A: God gives humans agency and the power to make big differences in the world, others, and themselves. It’s a great gift, but almost inevitably, many humans sometimes make bad choices and thus cause a lot of pain and other suffering to others. Such suffering, which is the result either of a human’s deliberate choices or of a human neglecting to prevent it, is called “moral evil”. But there is also “natural evil,” that is, pain and suffering caused by natural processes that humans have not yet learned to control; they are the incurable diseases, the accidents and infirmities of old age. If the only choices we had were to deliberately harm or not harm others or neglect to prevent them from being harmed, many of us would have relatively few opportunities to make serious choices. But the occurrence of any natural evil gives each of us a choice – if I have a disease, others have a choice to sympathize with me and try to cure me, or to be insensitive and ignore me. : and I have the choice to bear my suffering with patience or to be bitter about it. Humans are so made that each time we make a choice of a certain type, it becomes easier to make the choice of that type the next time. If we decide to tell the truth when it is very difficult for us to do so, it will be easier to tell the truth next time; and by continually forcing ourselves to tell the truth, we naturally become people who tell the truth. Thus, we can modify our characters. Thus, evils of both types give us choices with significant effects for good or bad in the moment and gradually allow us over time to become good people or allow us to become bad people. It is a great gift from God that we are like this, mini-creators, making a difference for the world, for each other and for ourselves. Evils provide these opportunities. If God had arranged the world so that there were no evils, we would have no serious responsibility towards it, and it is good for us to have this responsibility.

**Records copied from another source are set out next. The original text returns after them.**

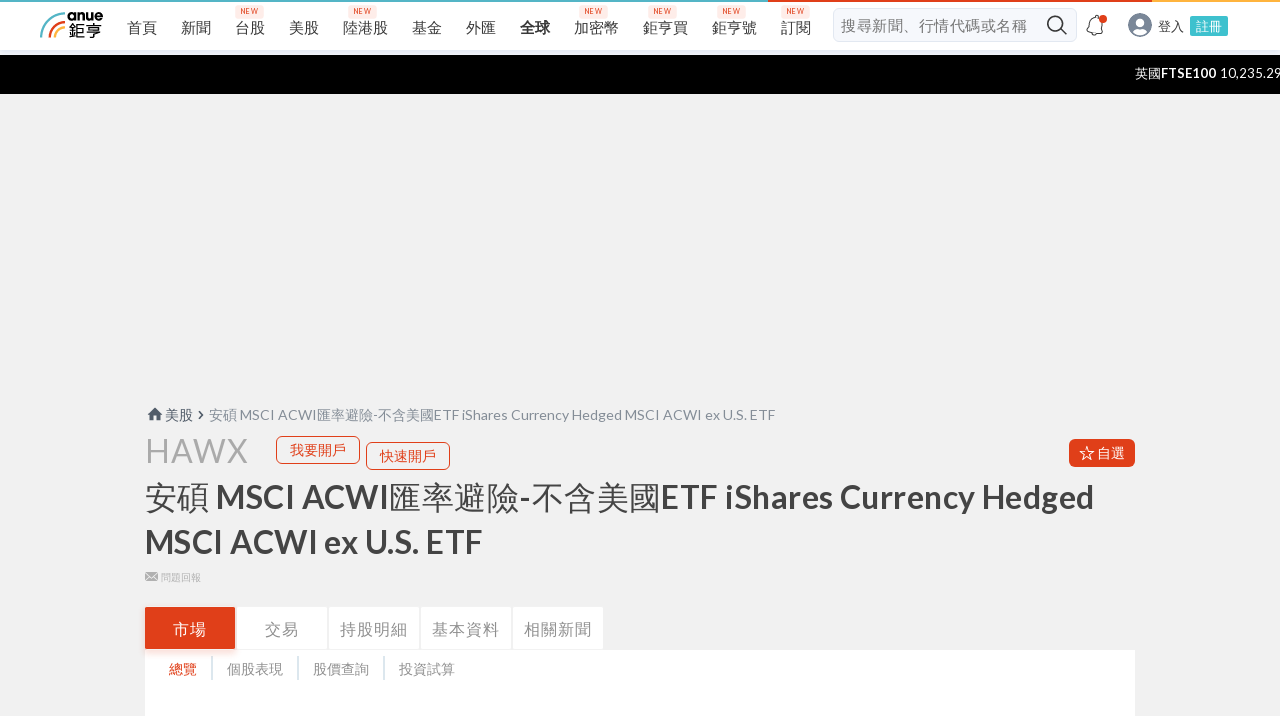

--- FILE ---
content_type: text/html; charset=utf-8
request_url: https://www.google.com/recaptcha/api2/aframe
body_size: 265
content:
<!DOCTYPE HTML><html><head><meta http-equiv="content-type" content="text/html; charset=UTF-8"></head><body><script nonce="aUQRrRetv-9nTcrTlkTvyw">/** Anti-fraud and anti-abuse applications only. See google.com/recaptcha */ try{var clients={'sodar':'https://pagead2.googlesyndication.com/pagead/sodar?'};window.addEventListener("message",function(a){try{if(a.source===window.parent){var b=JSON.parse(a.data);var c=clients[b['id']];if(c){var d=document.createElement('img');d.src=c+b['params']+'&rc='+(localStorage.getItem("rc::a")?sessionStorage.getItem("rc::b"):"");window.document.body.appendChild(d);sessionStorage.setItem("rc::e",parseInt(sessionStorage.getItem("rc::e")||0)+1);localStorage.setItem("rc::h",'1768652564106');}}}catch(b){}});window.parent.postMessage("_grecaptcha_ready", "*");}catch(b){}</script></body></html>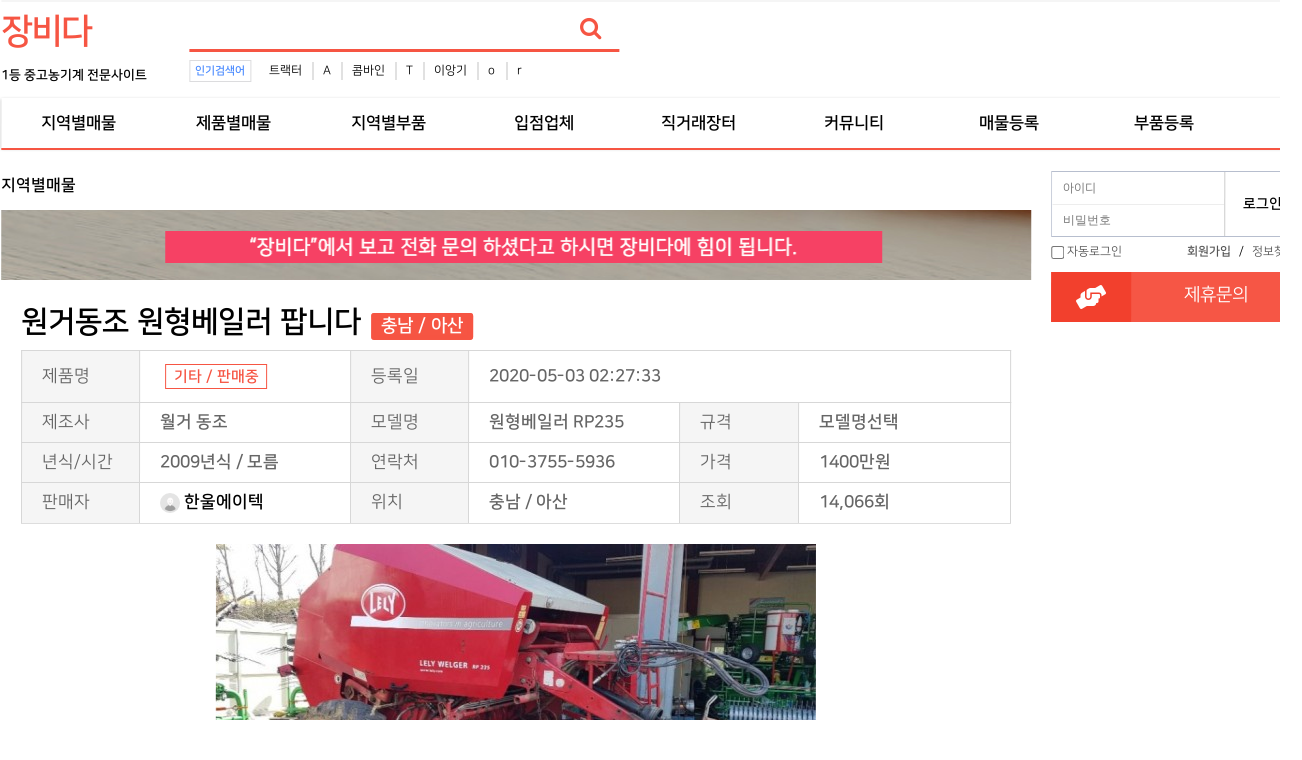

--- FILE ---
content_type: text/html; charset=utf-8
request_url: https://www.google.com/recaptcha/api2/aframe
body_size: 266
content:
<!DOCTYPE HTML><html><head><meta http-equiv="content-type" content="text/html; charset=UTF-8"></head><body><script nonce="sBIc93QFZhLQtMievyf16w">/** Anti-fraud and anti-abuse applications only. See google.com/recaptcha */ try{var clients={'sodar':'https://pagead2.googlesyndication.com/pagead/sodar?'};window.addEventListener("message",function(a){try{if(a.source===window.parent){var b=JSON.parse(a.data);var c=clients[b['id']];if(c){var d=document.createElement('img');d.src=c+b['params']+'&rc='+(localStorage.getItem("rc::a")?sessionStorage.getItem("rc::b"):"");window.document.body.appendChild(d);sessionStorage.setItem("rc::e",parseInt(sessionStorage.getItem("rc::e")||0)+1);localStorage.setItem("rc::h",'1768974366991');}}}catch(b){}});window.parent.postMessage("_grecaptcha_ready", "*");}catch(b){}</script></body></html>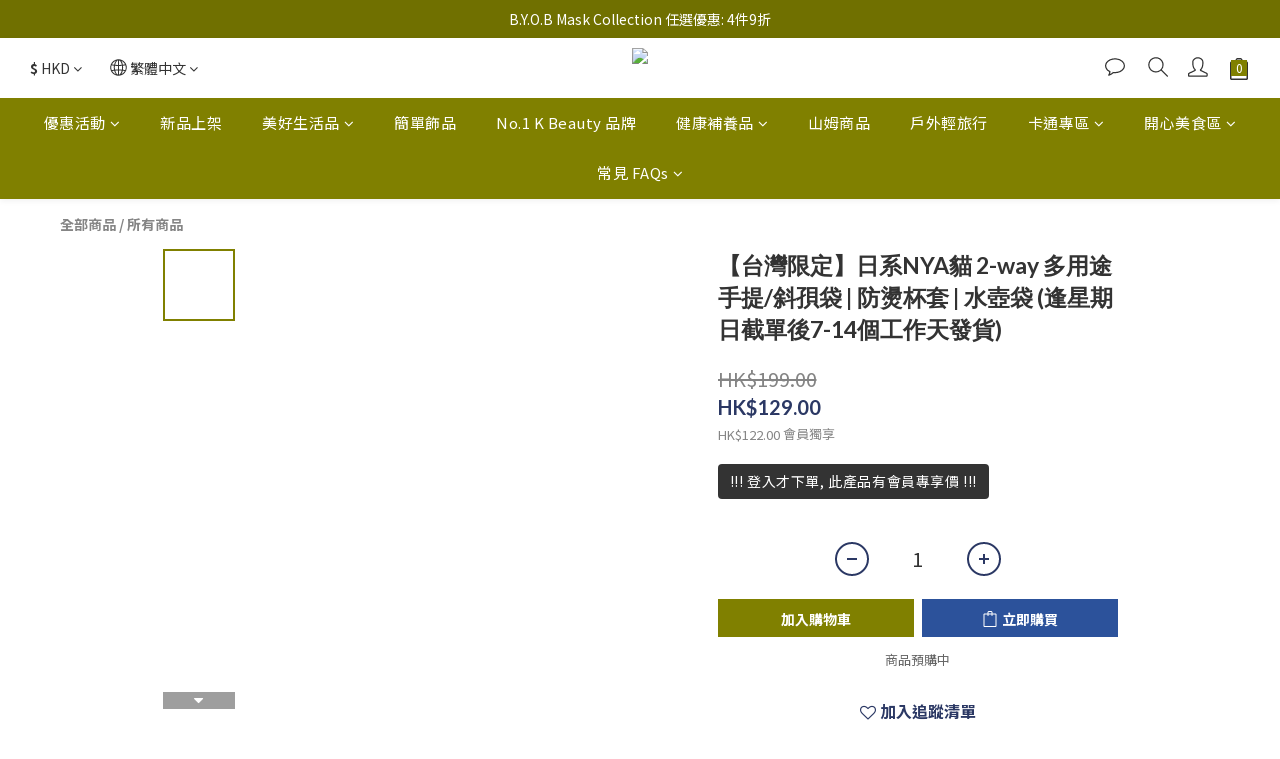

--- FILE ---
content_type: text/plain
request_url: https://www.google-analytics.com/j/collect?v=1&_v=j102&a=1783455152&t=pageview&cu=HKD&_s=1&dl=https%3A%2F%2Fwww.golittleday.com%2Fproducts%2Fnya-cat-beverage-bag&ul=en-us%40posix&dt=%E6%97%A5%E7%B3%BBNYA%E8%B2%93%202-way%20%E6%89%8B%E6%8F%90%2F%E6%96%9C%E5%AD%AD%E9%A3%B2%E6%96%99%E8%A2%8B%20%7C%20%E6%9D%AF%E5%A5%97%20900ml%20%7C%20%E6%B0%B4%E5%A3%BA%E8%A2%8B&sr=1280x720&vp=1280x720&_u=aGBAAEIJAAAAACAMI~&jid=975801312&gjid=1554476041&cid=1933214571.1768868543&tid=UA-177532674-1&_gid=1095011917.1768868543&_r=1&_slc=1&pa=detail&pr1id=G364-88-NYA%E8%B2%93%202-way%20%E6%89%8B%E6%8F%90%2F%E6%96%9C%E5%AD%AD%E9%A3%B2%E6%96%99%E8%A2%8B&pr1nm=%E3%80%90%E5%8F%B0%E7%81%A3%E9%99%90%E5%AE%9A%E3%80%91%E6%97%A5%E7%B3%BBNYA%E8%B2%93%202-way%20%E5%A4%9A%E7%94%A8%E9%80%94%E6%89%8B%E6%8F%90%2F%E6%96%9C%E5%AD%AD%E8%A2%8B%20%7C%20%E9%98%B2%E7%87%99%E6%9D%AF%E5%A5%97%20%7C%20%E6%B0%B4%E5%A3%BA%E8%A2%8B%20(%E9%80%A2%E6%98%9F%E6%9C%9F%E6%97%A5%E6%88%AA%E5%96%AE%E5%BE%8C7-14%E5%80%8B%E5%B7%A5%E4%BD%9C%E5%A4%A9%E7%99%BC%E8%B2%A8)&pr1ca=&pr1br=&pr1va=&pr1pr=&pr1qt=&pr1cc=&pr1ps=0&z=1126308373
body_size: -451
content:
2,cG-23WZFWD8DX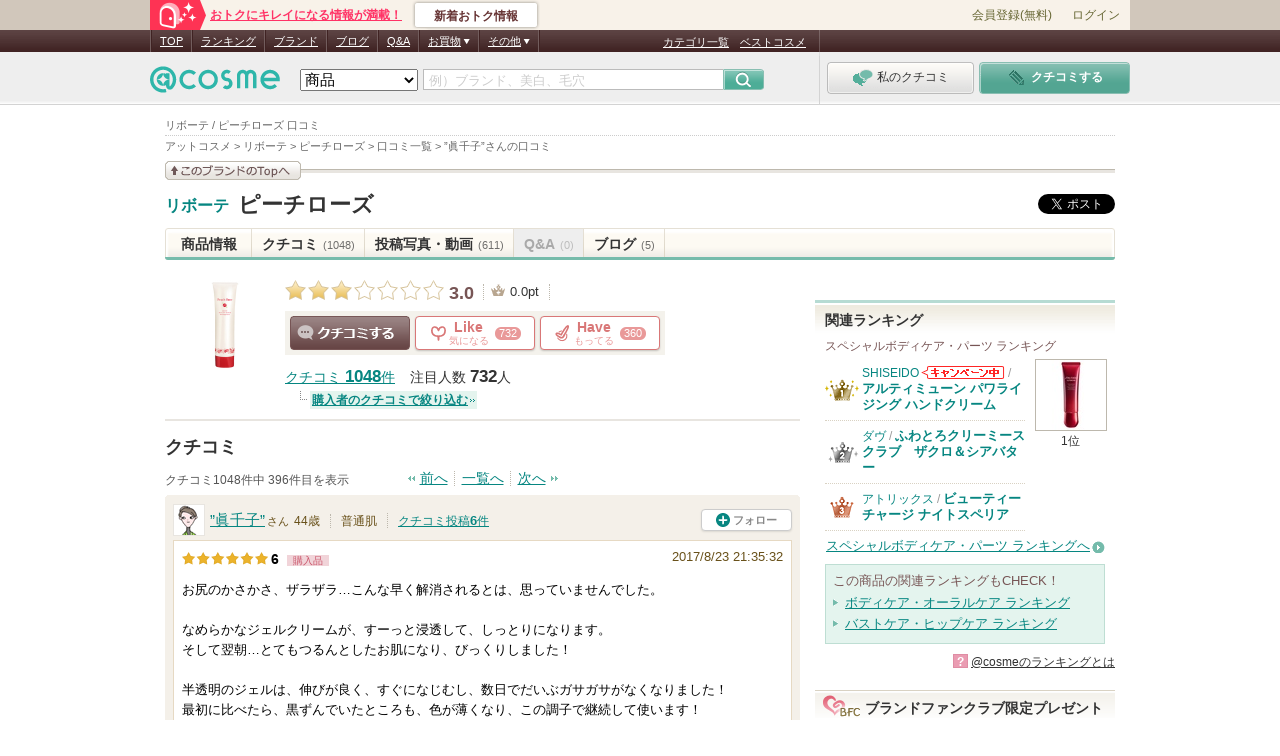

--- FILE ---
content_type: text/javascript
request_url: https://pc.assets-cosme.net/js/cosmes/default.js?4170df5ac68d538c56d870e7d3256e3b884da529
body_size: -139
content:

cosme.provide('cosmes.default');cosmes['default']={};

Q: What are the main messages of the Abrahamic prophets? Some scholars say they were great reformers of their time, but their followers distorted their messages and teachings over time. What’s your comment ?

A: The heart of the messages of the Abrahamic prophets is contained in the Ten Commandments. (See Exodus 20) The prophets continually reiterated the notions of these commandments, centering on the obligations to worship one God and care for our neighbors. They also developed and applied these commandments in various ways. I certainly accept the idea that they were the great reformers of their time, and I do not see their message being distorted at all in the written texts of the Hebrew Bible.

(The views expressed in this interview do not necessarily reflect those of the Tehran Times.)